►

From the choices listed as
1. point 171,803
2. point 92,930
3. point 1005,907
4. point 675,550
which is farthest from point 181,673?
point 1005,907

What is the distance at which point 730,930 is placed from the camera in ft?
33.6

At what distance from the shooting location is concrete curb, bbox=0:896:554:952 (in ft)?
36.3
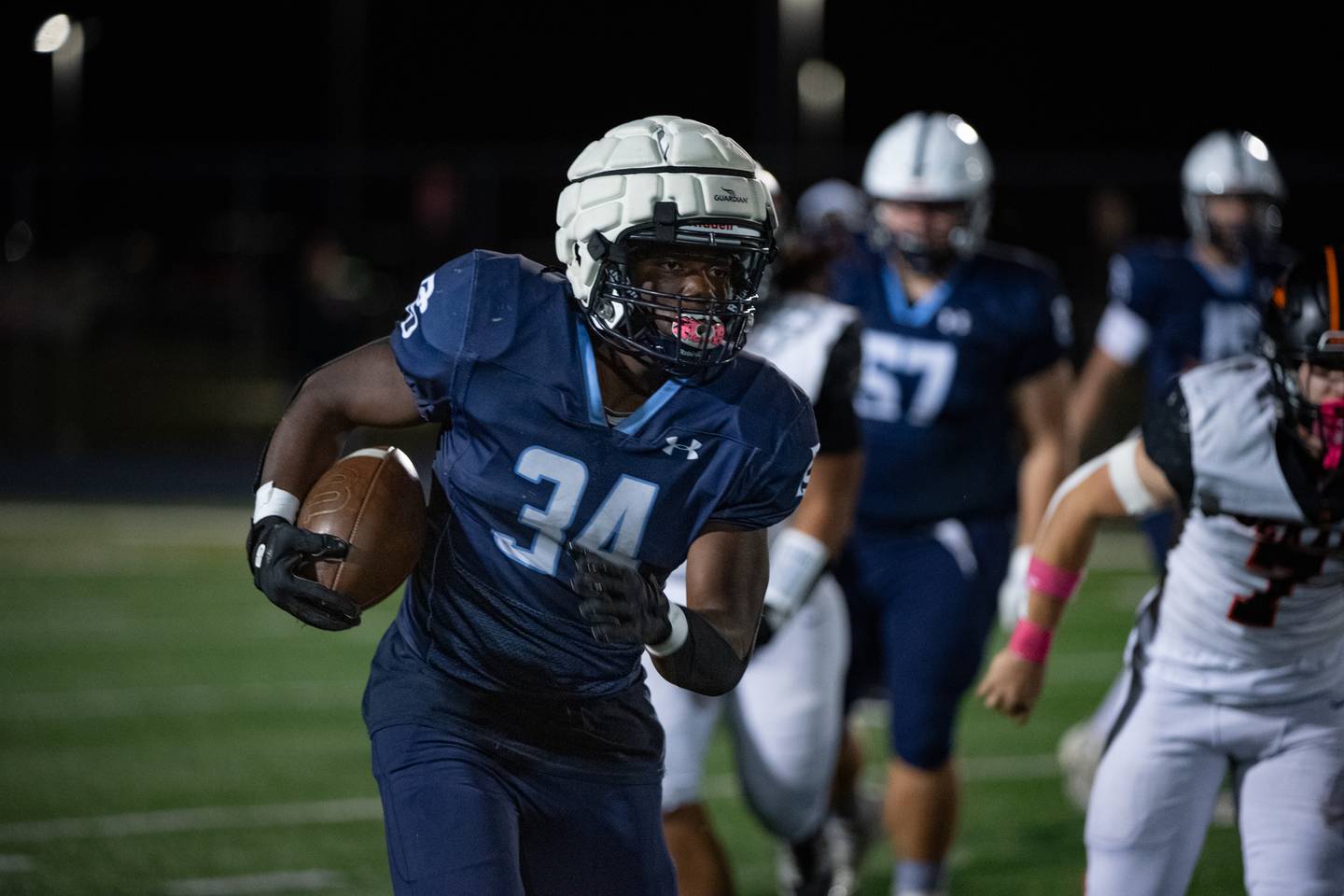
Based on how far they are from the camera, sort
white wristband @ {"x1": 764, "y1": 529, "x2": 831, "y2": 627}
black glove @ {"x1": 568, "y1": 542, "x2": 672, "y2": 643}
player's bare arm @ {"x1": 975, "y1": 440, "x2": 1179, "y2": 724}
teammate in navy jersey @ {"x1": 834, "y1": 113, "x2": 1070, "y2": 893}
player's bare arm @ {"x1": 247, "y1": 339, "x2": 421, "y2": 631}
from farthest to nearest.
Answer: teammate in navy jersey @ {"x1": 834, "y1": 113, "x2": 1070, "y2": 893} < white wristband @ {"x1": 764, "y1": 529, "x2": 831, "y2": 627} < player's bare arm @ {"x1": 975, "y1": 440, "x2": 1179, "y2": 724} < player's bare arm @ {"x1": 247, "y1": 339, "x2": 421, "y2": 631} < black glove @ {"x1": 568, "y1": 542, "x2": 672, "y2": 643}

◄
►

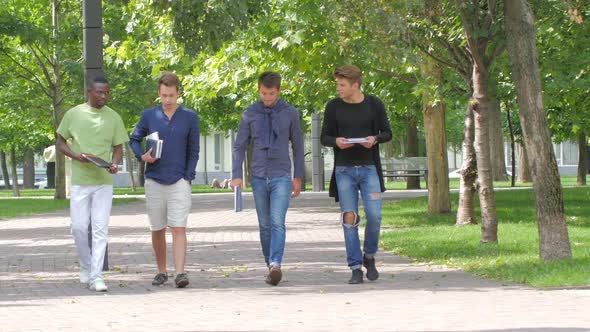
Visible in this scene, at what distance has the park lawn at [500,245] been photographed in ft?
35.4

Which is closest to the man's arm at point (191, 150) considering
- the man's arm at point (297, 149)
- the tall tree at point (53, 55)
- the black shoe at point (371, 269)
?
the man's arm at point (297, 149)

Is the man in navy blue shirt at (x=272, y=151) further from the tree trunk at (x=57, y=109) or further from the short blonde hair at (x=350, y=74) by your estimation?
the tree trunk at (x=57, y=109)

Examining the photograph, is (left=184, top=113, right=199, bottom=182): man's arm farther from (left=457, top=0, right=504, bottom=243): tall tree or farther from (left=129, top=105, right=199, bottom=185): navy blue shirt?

◄

DIRECTIONS FOR THIS TASK:
Copy out the listing word for word, from the line containing "Is the man in" through the line containing "Examining the photograph, is", and include nothing else.

TASK SOLUTION:
Is the man in navy blue shirt at (x=272, y=151) further from the tree trunk at (x=57, y=109) or further from the short blonde hair at (x=350, y=74) by your estimation?
the tree trunk at (x=57, y=109)

Examining the photograph, is (left=184, top=113, right=199, bottom=182): man's arm farther from (left=457, top=0, right=504, bottom=243): tall tree or farther from (left=129, top=105, right=199, bottom=185): navy blue shirt?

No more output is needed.